Drexel Hosts a Conference to Keep Coaches at the Top of Their Game
Almost 250 coaches gathered at The Dornsife Center for Neighborhood Partnerships May 17 for the 2nd Annual Philadelphia Coaches Conference. The conference, organized by Drexel's Center for Hospitality and Sport Management and a number of external partners and sponsors, was organized “for coaches, by coaches.” The goal of the conference was to bring together coaches of all levels and sport disciplines to learn and share with each other — something that rarely happens outside of a coach’s specific sport.
Mayor Jim Kenney was at the opening reception to introduce Beth Devine, the new executive director of the Philadelphia Youth Sports Collaborative (PYSC). In his introduction, Kenny stressed why the PYSC and the conference were so important.
“We want the best opportunity for our kids to meet their potential,” Kenny said. “Everyone’s been given potential in this world, whether it’s academics or sports or arts. We need to get kids the opportunity to meet that potential.”
The conference echoed Kenny’s sentiment, with a collection of speakers and panel discussions that made the often-challenging job of helping young athletes visceral and exciting.
“Matt Rhule, Temple University’s head football coach, gave a spectacular keynote address,” said Amy Giddings, PhD, director of Center for Hospitality and Sport Management’s Sport Coaching Leadership Programs. “In fact, I think we were all ready to sign up for football by the midpoint of his presentation — he really was that engaging.”
Sessions during the conference included topics such as meeting both individual and team needs, being sensitive to athletes working through trauma, and how best to help those who have issues with substance abuse. There was a friendly camaraderie as coaches from across the city shared hard-luck stories and triumphant tales, knowing their audience could relate.
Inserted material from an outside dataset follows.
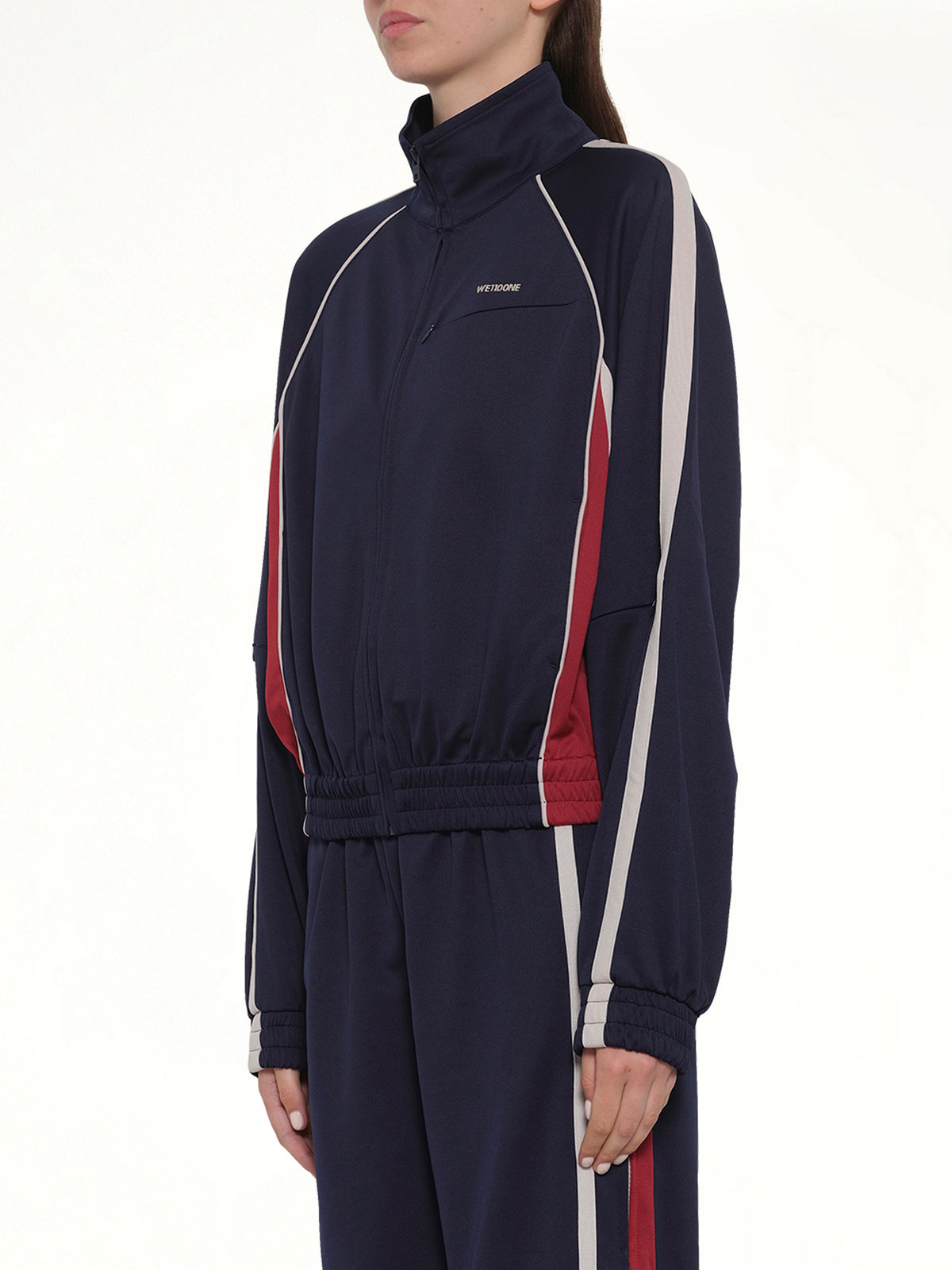 Contrast Track Jacket in Navy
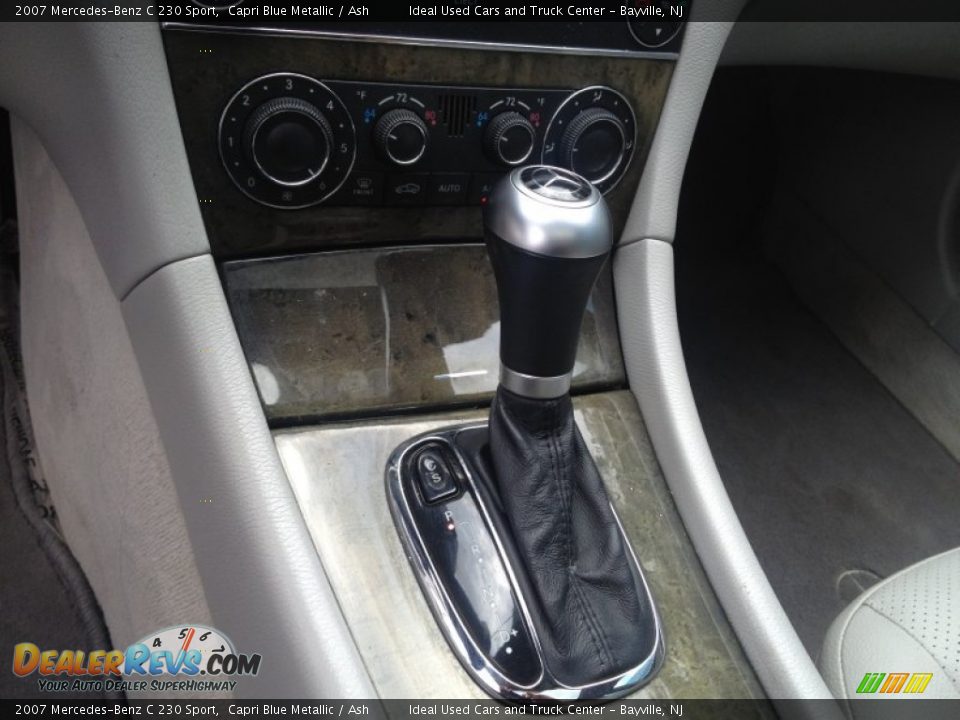 2007 Mercedes-Benz C 230 Sport Capri Blue Metallic / Ash Photo #28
“What I love so much about hosting this conference is seeing coaches from all over our region come together — coaches from youth, scholastic, collegiate and professional sport — and really connect with one another,” Giddings said. “As a coach myself, I know how amazing it feels to be surrounded by our peers and to have a sense that everyone in attendance ‘gets it.’ We all experience the same highs and lows and similar challenges —no matter what sport or level we coach. So many attendees came up to me during the conference and expressed how amazed they were at the quality of the coaches presenting and how easy it was to ask questions and learn strategies for success from one another.”